May 27, 2004
Phone: (504) 865-5714
It was more than half a century ago when 13 African-American families, encouraged by the NAACP, challenged the law--and conscience--of America by attempting to enroll in a "whites only" elementary school in Topeka, Kansas.
After they were denied access, their case was taken up by the NAACP in a lawsuit filed against the Board of Education in Topeka. The list of plaintiffs, determined alphabetically, began with the family of third-grader Linda Brown.
Fifty years ago this month, the U.S. Supreme Court ruled on Brown v. Board of Education, declaring that segregating children in public schools by race is unconstitutional under the provision of equal protection articulated in the 14th Amendment.
The importance of this seminal moment in American history is perhaps not so much how the court ruling changed education in America, but how it changed the way Americans viewed issues of race, says Ray Diamond, professor of law and co-author of Brown v. Board of Education: Caste, Culture and the Constitution.
Brown v. Board is not simply a landmark case but also the metaphor of race relations in 1954 and beyond, says Diamond. "It is a case that represents the beginning of the end of the Jim Crow era and American apartheid. It presages the end of what [my co-authors and I] have called the American racial caste system."
According to Diamond, Brown may be the key moment in the Civil Rights struggle, noting that the Montgomery bus boycott , the public outrage over the murder of Emmett Till and the Little Rock crisis all occured after the court's ruling.
"Brown changes our minds," says Diamond. "It is that which forces us to turn the bright light of equality on American race relations."
While the unanimous decision carried a conscience-changing moral authority that demanded blacks be included more broadly in all aspects of American life, it may ultimately have been ineffective in actually integrating American public schools, says Diamond.
"Many studies have concluded that schools are more segregated today than in 1954," says Diamond. That's because the court failed to deal with the question of remedy. In fact, when the court revisited Brown the following year to decide how to remediate segregation, it produced language that, according to Diamond, "oozed equivocation from every pore. Desegregation would occur with all deliberate speed and not with any insistency."

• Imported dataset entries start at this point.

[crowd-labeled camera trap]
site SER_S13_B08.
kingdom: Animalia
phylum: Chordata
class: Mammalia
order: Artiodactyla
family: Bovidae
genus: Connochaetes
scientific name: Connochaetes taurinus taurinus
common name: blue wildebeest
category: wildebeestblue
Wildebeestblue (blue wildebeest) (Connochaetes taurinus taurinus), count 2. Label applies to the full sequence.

The Supreme Court ultimately left the matter of remedy to the district courts, where Southerners had traditionally found ways around court mandates. "I think the history of implementation of Brown is a very sorry history," says Diamond. "What Brown II did was give plenty of lead time for white Southerners to put in place strategies to avoid desegregation. And we saw the institution of private schools. What we have today are many schools that used to be segregation academies that don't discriminate any more. And public schools are rendered to black and mostly poor people."
Diamond's personal view, and one not included in the book or necessarily shared by his co-authors Robert Cottrol (George Washington Law School) and Leland Ware (University of Delaware), is that if the court had taken strong measures with respect to remedy "we might have a different experience with the desegregation of schools."
Still, Diamond believes the 1954 ruling exerts power and influence in our own lives. "Brown still speaks wonders about the need for racial reconciliation in this country and active measures to produce racial inclusion." Brown v. Board of Education: Caste, Culture and the Constitution, which won the David J. Langum Sr. Prize for Historical Literature in 2003, was published last year by University Press of Kansas.